WHAT YOU ARE ASKED TO DO:
Filter the records below and copy each line that contains the string "building".

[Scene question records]

>>>

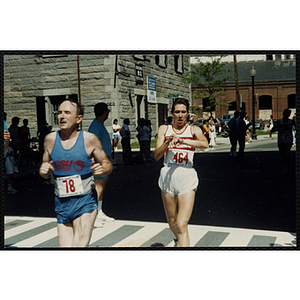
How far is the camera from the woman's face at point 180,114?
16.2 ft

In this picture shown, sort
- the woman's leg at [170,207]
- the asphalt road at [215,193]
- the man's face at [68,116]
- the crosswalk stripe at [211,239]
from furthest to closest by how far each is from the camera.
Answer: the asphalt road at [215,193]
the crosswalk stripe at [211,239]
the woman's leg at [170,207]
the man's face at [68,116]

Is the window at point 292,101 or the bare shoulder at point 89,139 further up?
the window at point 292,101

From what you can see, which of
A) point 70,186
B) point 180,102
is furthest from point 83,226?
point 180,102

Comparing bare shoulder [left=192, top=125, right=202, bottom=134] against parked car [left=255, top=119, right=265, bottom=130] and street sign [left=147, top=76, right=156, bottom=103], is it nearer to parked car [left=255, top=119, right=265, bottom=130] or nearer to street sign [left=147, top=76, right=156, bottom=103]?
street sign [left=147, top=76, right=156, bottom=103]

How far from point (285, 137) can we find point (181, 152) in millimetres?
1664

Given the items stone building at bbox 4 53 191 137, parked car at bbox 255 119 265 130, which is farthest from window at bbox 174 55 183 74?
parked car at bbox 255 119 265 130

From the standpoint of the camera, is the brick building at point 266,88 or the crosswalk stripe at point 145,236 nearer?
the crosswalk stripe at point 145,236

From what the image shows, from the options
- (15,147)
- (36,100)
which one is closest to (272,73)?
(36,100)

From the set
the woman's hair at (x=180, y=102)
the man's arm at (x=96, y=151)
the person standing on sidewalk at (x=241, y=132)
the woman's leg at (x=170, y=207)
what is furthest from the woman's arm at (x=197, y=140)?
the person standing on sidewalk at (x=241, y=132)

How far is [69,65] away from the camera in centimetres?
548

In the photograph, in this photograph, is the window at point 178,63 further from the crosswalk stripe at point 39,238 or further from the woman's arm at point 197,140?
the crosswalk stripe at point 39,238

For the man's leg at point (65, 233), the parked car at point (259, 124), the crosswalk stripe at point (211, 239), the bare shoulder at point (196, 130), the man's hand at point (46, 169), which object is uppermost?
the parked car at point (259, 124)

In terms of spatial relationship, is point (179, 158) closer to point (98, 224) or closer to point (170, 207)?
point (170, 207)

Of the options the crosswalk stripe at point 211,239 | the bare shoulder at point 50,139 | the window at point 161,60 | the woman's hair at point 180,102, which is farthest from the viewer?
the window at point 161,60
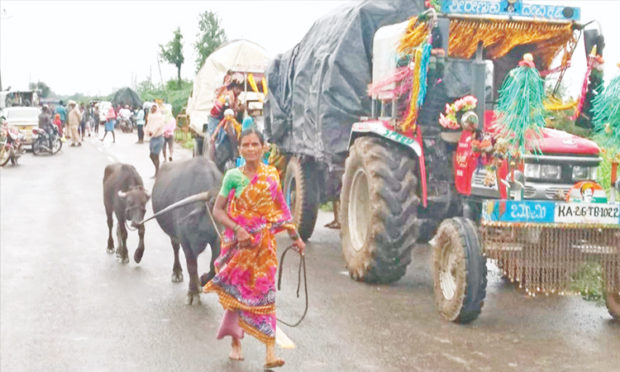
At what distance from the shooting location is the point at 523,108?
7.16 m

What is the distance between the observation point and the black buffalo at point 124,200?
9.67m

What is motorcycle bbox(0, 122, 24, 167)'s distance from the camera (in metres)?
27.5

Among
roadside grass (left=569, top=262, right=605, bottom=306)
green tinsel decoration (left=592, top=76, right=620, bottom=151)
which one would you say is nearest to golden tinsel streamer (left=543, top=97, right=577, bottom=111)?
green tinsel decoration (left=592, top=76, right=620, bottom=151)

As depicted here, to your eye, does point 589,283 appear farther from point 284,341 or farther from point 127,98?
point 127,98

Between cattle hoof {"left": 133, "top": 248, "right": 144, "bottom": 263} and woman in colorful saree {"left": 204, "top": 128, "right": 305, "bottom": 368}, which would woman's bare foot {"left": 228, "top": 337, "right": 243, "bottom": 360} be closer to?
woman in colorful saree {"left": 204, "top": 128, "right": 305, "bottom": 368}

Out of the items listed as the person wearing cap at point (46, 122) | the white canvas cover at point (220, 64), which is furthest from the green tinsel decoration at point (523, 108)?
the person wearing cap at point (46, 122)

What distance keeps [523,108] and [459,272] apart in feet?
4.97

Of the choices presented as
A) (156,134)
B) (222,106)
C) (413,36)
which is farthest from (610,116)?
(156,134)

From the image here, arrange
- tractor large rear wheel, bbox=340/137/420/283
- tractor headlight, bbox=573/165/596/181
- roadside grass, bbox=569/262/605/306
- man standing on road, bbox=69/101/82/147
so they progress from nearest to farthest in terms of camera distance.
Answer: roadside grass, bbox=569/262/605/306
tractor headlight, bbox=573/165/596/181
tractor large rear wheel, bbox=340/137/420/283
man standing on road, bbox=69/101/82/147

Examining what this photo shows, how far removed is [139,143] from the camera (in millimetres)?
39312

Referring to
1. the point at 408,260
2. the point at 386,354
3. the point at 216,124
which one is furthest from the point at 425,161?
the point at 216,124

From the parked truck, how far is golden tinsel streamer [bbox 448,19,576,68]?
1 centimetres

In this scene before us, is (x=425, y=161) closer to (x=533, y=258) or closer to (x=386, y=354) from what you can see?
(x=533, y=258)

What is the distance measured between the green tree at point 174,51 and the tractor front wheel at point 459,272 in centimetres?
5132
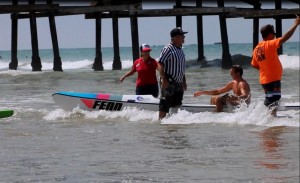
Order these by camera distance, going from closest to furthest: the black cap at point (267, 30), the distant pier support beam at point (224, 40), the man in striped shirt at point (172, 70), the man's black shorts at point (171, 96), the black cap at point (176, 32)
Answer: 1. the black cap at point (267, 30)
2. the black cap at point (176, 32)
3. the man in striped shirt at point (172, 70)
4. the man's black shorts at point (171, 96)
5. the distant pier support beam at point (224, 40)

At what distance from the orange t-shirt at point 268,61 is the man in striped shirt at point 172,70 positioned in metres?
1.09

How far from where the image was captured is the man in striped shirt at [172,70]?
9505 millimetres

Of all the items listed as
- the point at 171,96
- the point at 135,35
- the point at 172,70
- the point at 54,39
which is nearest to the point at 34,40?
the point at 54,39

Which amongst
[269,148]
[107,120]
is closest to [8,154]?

<<<
>>>

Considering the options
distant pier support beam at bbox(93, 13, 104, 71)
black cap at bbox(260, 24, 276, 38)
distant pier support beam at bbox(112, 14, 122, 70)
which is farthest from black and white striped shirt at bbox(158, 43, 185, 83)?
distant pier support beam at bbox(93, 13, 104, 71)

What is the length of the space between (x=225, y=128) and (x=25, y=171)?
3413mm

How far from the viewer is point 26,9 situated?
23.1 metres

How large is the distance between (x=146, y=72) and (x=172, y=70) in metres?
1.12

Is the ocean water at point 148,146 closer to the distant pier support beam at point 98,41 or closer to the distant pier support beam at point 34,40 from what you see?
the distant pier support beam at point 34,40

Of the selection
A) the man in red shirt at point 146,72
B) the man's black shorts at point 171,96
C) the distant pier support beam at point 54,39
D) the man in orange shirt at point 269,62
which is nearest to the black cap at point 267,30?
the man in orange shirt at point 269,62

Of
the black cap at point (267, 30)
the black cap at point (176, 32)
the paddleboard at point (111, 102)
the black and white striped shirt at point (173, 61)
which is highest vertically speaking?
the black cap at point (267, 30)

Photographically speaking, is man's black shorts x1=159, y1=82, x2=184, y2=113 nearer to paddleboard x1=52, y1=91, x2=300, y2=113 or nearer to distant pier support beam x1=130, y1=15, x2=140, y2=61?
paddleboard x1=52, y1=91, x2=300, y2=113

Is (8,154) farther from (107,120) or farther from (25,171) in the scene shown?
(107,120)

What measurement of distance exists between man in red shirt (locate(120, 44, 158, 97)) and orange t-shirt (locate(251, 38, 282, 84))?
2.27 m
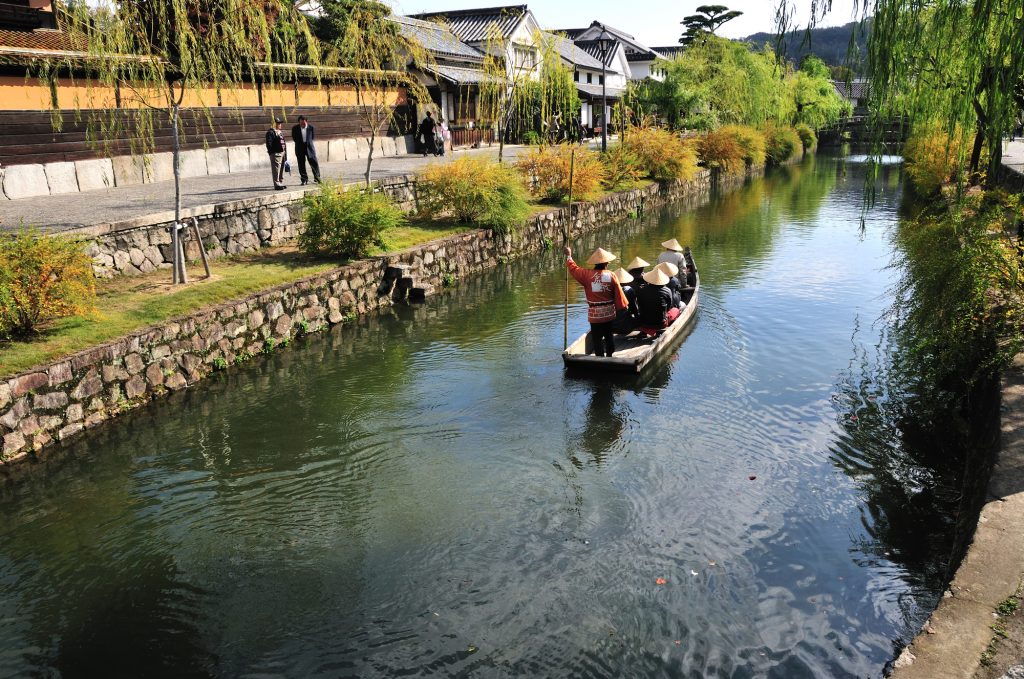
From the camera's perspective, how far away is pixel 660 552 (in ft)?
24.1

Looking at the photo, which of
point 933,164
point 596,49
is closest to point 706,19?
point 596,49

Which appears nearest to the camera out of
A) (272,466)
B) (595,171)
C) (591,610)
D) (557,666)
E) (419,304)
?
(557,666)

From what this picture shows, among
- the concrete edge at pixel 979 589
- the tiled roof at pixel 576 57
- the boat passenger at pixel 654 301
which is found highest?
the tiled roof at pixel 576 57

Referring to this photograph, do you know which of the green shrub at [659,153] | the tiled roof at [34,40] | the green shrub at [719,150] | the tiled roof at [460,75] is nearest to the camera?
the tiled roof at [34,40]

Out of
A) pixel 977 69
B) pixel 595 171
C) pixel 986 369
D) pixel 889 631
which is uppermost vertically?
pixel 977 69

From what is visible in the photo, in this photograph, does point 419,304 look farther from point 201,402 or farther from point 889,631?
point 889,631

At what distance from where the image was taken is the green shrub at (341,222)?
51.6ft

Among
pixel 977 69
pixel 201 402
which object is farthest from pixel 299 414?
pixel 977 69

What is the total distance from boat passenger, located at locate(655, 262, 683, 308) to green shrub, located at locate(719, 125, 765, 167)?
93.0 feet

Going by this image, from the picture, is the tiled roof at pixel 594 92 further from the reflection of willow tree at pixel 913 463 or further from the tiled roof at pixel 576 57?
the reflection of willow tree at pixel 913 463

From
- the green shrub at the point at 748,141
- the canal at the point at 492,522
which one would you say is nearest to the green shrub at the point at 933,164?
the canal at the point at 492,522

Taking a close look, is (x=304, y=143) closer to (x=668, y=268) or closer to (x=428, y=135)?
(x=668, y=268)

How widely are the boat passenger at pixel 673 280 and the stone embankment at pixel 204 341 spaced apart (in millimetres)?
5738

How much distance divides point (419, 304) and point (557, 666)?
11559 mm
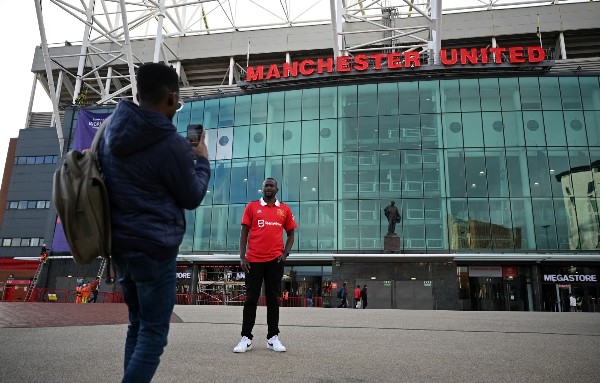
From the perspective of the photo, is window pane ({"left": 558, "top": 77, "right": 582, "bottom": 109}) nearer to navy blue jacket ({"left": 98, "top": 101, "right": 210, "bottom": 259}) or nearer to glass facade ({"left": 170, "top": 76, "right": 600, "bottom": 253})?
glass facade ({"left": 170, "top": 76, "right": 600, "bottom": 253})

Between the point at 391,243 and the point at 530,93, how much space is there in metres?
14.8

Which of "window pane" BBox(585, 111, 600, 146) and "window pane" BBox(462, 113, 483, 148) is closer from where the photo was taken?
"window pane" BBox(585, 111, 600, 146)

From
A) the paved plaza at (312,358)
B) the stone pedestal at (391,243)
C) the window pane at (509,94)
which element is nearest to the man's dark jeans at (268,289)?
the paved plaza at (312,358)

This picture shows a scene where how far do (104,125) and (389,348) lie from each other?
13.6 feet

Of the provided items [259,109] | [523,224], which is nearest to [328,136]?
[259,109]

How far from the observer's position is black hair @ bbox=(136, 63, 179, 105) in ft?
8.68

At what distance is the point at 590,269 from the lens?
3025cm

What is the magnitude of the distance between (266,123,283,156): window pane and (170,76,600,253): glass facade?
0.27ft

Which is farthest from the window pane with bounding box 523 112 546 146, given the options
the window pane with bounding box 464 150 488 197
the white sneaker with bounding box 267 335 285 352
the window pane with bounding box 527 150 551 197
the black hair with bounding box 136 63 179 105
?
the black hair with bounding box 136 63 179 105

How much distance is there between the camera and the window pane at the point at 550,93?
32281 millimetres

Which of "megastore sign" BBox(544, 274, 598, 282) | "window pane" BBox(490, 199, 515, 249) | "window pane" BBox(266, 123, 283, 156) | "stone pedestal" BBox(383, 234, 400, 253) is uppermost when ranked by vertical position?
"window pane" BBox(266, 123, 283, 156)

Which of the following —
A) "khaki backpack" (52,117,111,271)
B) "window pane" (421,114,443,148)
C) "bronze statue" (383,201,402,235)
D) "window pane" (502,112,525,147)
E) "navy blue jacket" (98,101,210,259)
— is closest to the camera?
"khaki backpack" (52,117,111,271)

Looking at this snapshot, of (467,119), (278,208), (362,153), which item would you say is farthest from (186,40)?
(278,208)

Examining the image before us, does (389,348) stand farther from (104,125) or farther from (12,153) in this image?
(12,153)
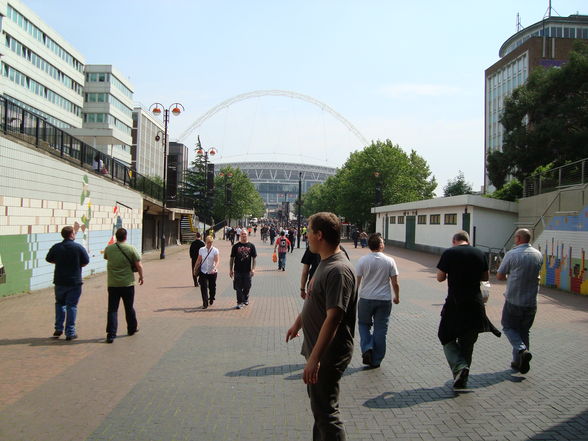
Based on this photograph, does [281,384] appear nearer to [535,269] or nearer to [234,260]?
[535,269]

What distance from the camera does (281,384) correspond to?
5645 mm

<<<

EXERCISE RESPONSE:
Given the items stone building at bbox 4 53 191 137, parked car at bbox 255 119 265 130, which is farthest from window at bbox 174 55 183 74?
From the standpoint of the camera, is the brick building at point 266,88 or the crosswalk stripe at point 145,236 nearer?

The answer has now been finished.